__What to work on__
1 - List every option passed to create_test in the forum post on porting CESM, together with the value each option is given.
2 - According to the forum post on porting CESM, why was the existing cori-haswell entry used as the starting point for the new shaheen entry in the configuration files?

__Passage shown__
++++++++++++++++++++

Running prealpha tests: in SMS_D.f09_g16.I1850Clm50BgcSpinup the datm.input_data_list references glade

johnsonb · Jun 25, 2020

Hi CGD BB,

I'm in the process of porting CESM to Shaheen II, which is a Cray XC40 at King Abdullah University of Science and Technology.

I began by modifying the config_machines, config_compliers and config_batch xml files to add the new machine, using the existing cori-haswell entry (since it is also a Cray XC40) in each of those files as a starting point for the shaheen entry. After some trial and error I was able to get the prealpha tests for the intel compiler started:

cd $CIMEROOT/scripts
./create_test --xml-category prealpha --xml-machine cheyenne --xml-compiler intel --machine shaheen --compiler intel

A subset of the tests passed and I'm in the process of working through the failed tests to get them to pass.

++++++++++++++++++++

__Dataset records__

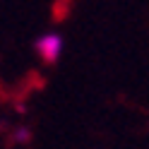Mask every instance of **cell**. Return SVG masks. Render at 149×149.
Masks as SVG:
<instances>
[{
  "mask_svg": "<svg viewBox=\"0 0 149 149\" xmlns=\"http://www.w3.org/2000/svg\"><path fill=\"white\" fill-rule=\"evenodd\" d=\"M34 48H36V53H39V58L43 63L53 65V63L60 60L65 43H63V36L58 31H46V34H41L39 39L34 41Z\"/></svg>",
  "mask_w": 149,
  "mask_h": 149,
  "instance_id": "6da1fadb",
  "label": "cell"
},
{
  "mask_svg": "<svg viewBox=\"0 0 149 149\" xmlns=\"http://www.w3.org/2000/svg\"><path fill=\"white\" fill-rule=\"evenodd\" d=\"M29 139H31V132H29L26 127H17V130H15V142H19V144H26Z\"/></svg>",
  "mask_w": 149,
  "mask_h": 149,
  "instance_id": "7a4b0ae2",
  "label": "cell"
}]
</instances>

++++++++++++++++++++

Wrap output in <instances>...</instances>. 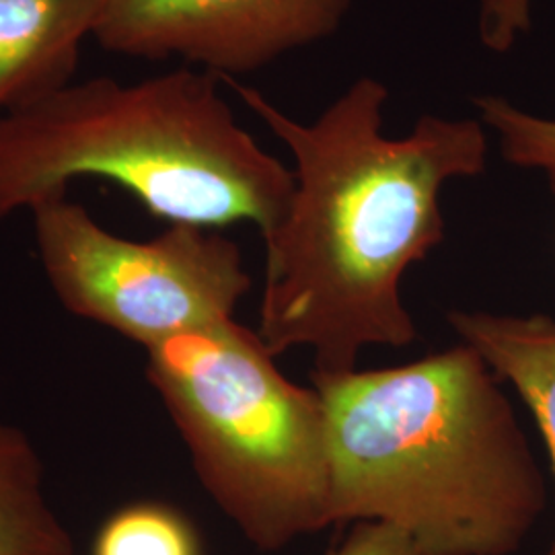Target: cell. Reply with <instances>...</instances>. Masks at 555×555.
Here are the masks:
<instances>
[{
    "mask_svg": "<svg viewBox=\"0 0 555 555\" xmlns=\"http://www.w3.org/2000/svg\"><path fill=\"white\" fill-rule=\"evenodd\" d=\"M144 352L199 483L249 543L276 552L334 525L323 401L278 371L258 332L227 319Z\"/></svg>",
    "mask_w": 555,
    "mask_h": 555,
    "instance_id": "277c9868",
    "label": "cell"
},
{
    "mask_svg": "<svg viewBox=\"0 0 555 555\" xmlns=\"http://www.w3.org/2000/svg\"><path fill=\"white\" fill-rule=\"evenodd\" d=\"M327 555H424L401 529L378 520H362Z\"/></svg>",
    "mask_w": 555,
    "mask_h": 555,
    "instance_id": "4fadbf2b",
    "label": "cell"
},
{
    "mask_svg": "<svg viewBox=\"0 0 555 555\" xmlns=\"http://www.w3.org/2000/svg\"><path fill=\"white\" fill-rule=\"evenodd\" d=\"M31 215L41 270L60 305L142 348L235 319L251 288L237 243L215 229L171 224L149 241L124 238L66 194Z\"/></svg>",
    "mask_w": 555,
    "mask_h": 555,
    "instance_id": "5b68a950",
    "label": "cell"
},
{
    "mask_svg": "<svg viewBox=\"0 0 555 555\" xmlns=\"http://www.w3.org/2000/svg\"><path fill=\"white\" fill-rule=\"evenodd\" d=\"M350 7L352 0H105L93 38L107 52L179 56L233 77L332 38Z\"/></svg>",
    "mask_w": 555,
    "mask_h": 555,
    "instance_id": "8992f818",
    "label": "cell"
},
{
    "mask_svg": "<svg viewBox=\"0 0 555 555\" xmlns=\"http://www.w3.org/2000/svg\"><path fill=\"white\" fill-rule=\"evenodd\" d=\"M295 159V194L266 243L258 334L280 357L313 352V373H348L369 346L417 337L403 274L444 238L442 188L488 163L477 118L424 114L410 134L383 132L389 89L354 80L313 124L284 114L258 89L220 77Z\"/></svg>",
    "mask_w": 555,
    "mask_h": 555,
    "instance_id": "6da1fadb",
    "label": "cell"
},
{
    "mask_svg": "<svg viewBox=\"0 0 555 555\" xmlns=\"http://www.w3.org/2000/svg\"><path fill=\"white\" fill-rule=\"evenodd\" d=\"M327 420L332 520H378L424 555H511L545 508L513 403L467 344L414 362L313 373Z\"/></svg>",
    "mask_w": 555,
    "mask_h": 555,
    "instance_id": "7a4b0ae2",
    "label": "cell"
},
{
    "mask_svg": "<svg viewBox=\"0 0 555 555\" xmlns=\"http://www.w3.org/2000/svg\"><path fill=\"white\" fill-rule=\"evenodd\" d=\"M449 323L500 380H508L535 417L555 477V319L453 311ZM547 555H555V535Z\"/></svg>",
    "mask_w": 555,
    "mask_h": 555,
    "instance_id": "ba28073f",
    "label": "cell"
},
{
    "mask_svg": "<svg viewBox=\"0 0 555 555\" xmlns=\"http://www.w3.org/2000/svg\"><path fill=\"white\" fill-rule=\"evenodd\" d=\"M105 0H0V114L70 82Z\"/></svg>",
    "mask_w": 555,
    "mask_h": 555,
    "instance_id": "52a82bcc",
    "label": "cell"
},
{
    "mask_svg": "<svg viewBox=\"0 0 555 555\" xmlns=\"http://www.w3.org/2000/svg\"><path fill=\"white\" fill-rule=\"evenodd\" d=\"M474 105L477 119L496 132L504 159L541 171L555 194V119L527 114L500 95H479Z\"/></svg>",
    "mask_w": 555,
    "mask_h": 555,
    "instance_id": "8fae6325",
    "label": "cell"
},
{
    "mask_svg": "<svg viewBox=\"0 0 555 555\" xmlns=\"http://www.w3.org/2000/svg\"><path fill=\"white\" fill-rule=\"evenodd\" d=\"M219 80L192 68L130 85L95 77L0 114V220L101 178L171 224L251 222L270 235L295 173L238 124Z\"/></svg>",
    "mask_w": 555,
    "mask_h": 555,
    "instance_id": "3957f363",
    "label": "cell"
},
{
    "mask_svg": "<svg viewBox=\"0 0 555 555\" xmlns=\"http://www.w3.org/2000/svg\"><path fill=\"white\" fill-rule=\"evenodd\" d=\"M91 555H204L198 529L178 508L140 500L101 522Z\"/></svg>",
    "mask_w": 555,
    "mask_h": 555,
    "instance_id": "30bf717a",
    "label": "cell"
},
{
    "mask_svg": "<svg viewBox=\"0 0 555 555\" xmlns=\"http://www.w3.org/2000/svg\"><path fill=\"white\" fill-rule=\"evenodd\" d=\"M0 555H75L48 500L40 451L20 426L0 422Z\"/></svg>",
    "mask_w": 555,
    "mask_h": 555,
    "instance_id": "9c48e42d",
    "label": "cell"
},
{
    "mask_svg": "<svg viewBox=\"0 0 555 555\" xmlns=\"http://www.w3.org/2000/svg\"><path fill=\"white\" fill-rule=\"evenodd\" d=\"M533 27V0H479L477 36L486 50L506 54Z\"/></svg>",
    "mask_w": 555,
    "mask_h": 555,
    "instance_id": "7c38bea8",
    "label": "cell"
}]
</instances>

++++++++++++++++++++

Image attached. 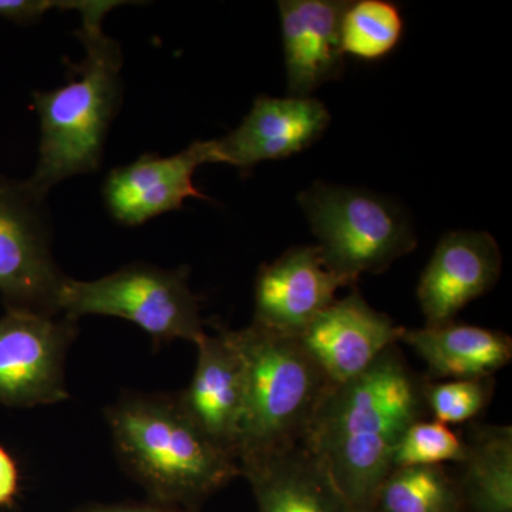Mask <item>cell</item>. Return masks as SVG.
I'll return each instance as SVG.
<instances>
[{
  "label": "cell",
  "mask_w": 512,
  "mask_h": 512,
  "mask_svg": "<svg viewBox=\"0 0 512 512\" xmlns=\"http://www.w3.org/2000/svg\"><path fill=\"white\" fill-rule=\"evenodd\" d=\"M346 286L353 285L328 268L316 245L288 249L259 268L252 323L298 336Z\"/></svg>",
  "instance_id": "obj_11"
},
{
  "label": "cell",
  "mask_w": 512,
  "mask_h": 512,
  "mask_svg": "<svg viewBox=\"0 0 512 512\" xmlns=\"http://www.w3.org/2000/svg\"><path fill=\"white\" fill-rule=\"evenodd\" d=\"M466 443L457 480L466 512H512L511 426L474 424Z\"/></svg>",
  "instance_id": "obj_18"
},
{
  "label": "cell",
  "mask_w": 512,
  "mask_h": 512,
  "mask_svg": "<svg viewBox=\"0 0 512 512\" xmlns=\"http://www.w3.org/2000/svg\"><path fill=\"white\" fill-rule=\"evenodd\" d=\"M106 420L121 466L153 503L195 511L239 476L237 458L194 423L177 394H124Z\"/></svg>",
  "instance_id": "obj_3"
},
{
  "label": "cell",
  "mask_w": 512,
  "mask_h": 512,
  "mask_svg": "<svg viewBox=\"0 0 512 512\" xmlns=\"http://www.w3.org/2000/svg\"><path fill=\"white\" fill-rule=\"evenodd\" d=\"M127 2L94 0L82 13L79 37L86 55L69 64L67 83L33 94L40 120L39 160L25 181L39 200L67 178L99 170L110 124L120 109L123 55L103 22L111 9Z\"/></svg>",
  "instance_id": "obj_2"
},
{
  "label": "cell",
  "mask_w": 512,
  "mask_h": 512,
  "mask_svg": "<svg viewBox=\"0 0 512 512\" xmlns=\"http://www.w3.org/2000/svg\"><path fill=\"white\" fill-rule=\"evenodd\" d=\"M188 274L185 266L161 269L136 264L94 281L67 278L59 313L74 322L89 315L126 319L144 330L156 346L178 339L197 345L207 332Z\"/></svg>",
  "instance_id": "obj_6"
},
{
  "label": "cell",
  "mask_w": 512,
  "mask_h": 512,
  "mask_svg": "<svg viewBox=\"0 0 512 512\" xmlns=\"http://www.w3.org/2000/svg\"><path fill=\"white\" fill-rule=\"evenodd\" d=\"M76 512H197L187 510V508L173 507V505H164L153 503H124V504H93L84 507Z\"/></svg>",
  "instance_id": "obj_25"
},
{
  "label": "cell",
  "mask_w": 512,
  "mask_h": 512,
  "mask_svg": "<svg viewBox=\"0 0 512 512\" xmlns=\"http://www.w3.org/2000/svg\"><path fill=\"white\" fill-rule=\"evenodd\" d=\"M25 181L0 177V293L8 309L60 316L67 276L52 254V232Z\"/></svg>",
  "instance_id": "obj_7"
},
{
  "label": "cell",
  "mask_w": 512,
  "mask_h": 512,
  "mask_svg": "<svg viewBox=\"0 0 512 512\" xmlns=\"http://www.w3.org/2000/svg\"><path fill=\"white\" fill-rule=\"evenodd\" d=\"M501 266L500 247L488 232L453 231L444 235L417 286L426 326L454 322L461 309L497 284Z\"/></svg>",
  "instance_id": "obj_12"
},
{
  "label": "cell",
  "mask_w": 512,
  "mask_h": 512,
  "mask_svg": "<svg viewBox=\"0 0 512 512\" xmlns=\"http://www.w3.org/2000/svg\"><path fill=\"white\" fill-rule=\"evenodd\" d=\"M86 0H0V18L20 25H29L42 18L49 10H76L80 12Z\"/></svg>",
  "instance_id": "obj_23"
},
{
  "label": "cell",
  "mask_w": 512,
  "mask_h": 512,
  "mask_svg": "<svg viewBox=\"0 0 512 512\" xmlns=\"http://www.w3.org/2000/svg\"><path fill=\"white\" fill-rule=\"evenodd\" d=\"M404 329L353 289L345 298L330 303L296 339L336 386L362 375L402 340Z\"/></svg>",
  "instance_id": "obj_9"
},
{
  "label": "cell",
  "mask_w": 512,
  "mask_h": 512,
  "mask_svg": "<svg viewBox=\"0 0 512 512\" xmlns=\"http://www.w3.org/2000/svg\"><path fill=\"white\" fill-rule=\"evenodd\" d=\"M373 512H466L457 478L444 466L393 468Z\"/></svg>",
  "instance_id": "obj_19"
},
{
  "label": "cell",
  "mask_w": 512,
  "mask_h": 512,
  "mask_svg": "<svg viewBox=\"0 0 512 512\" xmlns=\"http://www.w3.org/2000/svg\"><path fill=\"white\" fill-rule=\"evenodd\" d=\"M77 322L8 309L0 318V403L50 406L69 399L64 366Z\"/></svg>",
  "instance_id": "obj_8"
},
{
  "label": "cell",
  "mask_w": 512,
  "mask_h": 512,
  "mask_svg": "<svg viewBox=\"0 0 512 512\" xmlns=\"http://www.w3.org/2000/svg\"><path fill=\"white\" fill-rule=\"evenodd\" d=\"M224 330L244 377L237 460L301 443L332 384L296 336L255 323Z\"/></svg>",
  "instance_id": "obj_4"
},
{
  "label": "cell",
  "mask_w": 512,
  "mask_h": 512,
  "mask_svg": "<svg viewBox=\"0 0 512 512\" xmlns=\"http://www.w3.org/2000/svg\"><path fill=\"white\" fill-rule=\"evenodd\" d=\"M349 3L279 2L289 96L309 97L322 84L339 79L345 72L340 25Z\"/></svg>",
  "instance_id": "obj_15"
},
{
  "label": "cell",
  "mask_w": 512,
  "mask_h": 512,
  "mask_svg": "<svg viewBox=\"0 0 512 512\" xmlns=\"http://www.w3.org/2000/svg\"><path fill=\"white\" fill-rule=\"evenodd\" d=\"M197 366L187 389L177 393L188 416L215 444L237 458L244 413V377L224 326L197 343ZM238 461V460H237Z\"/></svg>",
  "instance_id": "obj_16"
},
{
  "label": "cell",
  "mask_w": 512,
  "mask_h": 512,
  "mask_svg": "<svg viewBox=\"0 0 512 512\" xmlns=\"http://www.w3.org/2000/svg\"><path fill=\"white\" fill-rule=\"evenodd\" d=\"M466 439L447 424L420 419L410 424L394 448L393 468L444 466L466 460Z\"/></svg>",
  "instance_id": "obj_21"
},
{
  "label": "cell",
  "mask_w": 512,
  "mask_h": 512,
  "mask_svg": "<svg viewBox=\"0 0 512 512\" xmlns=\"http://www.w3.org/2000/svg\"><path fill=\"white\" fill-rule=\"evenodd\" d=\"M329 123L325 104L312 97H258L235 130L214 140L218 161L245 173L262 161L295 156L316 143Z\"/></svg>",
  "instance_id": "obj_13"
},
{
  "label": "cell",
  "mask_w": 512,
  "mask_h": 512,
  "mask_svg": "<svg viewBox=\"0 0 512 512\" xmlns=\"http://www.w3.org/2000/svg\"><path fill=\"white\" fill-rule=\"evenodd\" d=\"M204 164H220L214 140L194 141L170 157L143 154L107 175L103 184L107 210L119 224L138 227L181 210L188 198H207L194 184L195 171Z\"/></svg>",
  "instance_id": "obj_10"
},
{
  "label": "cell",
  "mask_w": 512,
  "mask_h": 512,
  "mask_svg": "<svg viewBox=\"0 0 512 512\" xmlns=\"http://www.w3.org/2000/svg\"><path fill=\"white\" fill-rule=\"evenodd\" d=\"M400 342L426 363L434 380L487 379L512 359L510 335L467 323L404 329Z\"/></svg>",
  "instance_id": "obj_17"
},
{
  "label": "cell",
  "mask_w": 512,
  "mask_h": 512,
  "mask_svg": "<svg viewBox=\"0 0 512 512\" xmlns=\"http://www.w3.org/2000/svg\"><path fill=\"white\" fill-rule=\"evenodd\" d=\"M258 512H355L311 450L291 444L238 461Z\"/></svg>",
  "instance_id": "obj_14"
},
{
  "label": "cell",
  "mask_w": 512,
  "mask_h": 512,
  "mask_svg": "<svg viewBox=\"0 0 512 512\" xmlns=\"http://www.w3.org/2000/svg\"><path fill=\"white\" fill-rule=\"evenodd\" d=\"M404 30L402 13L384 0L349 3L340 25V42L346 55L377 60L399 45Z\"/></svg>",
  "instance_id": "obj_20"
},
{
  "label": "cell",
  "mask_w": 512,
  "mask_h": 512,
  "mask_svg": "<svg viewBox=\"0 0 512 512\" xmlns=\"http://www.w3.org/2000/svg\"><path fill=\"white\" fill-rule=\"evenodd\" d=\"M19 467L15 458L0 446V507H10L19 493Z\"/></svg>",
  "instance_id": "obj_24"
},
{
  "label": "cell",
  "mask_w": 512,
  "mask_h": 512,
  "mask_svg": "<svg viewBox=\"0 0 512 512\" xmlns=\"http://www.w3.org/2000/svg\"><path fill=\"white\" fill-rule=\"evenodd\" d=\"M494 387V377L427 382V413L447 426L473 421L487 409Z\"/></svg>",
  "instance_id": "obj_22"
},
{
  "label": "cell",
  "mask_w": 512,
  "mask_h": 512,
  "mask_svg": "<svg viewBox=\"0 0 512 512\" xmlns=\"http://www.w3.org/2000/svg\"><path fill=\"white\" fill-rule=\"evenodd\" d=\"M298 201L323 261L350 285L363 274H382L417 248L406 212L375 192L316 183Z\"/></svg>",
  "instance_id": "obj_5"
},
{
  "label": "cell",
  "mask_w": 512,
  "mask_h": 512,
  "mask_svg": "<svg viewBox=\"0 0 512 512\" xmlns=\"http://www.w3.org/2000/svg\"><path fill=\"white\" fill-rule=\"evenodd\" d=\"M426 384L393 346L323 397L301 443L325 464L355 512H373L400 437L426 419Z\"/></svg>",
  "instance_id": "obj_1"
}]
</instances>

++++++++++++++++++++

__Final answers__
1 -
--xml-category prealpha
--xml-machine cheyenne
--xml-compiler intel
--machine shaheen
--compiler intel

2 - The cori-haswell machine is also a Cray XC40, the same kind of system as Shaheen II.